However, although interpreted by certain domestic courts for the benefit of the LIA, as will be demonstrated in Section 4, the partial easing of the freezing measures has failed to relieve the practical constraints imposed on the management of the Libyan SWF.

2.3. The ICC-Requested Asset Freeze

It was also in Resolution 1970 that the UNSC opted ‘to refer the situation in the Libyan Arab Jamahiriya since 15 February 2011 to the Prosecutor of the International Criminal Court’,Footnote 39 a process pursuant to which the ICC Prosecutor swiftly opened an investigation into alleged crimes and, on 27 June 2011, successfully applied to the Pre-Trial Chamber for arrest warrants for Muammar Gaddafi,Footnote 40 his son and assumed heir Saif al-Islam Gaddafi,Footnote 41 and his Chief of Military Intelligence Abdullah al-Senussi.Footnote 42 With the proceedings against Muammar Gaddafi having been terminated following his death in November 2011, the ICC Prosecutor explicitly confirmed to the UNSC that he had requested several states to freeze assets belonging to the two surviving accused persons in the following terms:Footnote 43

The Office will also continue to search out the personal assets of Saif Al-Islam Gaddafi and Abdallah Al-Senussi for the potential benefit of the victims, through reparations awarded by the Court. Since the opening of the situation, the Office has been in contact with the UN Sanctions Committee, which is assisted by a Panel of Experts and with Interpol to coordinate its investigative efforts in relation to the assets of the suspects. The Court has sent at the end of September requests for assistance to Libya, State Parties, and five UN Security Council non-State Parties to identify, trace, seize and freeze all the personal assets belonging to the suspects. The Office strongly encourages the Security Council and States to assist the Court in identifying and isolating these assets.

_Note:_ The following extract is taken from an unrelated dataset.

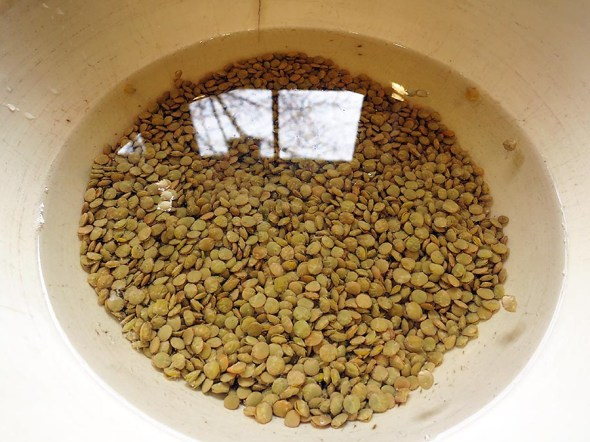 regular lentils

As the Prosecutor's statement indicates, though the UNSC and ICC had each asked a number of states to freeze assets belonging to the same individuals, this is not to say that the measures serve precisely the same purpose(s).Footnote 44 According to Giorgio Sacerdoti and Pia Acconci:Footnote 45

The different purposes of the asset freeze by the [UN]SC and the seizure order by the ICC Prosecutor must be noted. The SC measures are aimed at preventing the targeted individuals of the Gaddafi regime to avail themselves of the funds and hide them, with the ultimate purpose that they be put at the disposal of the new legitimate Libyan government. The Prosecutor acts under the Rome Statute in order to preserve funds for the compensation of the victims.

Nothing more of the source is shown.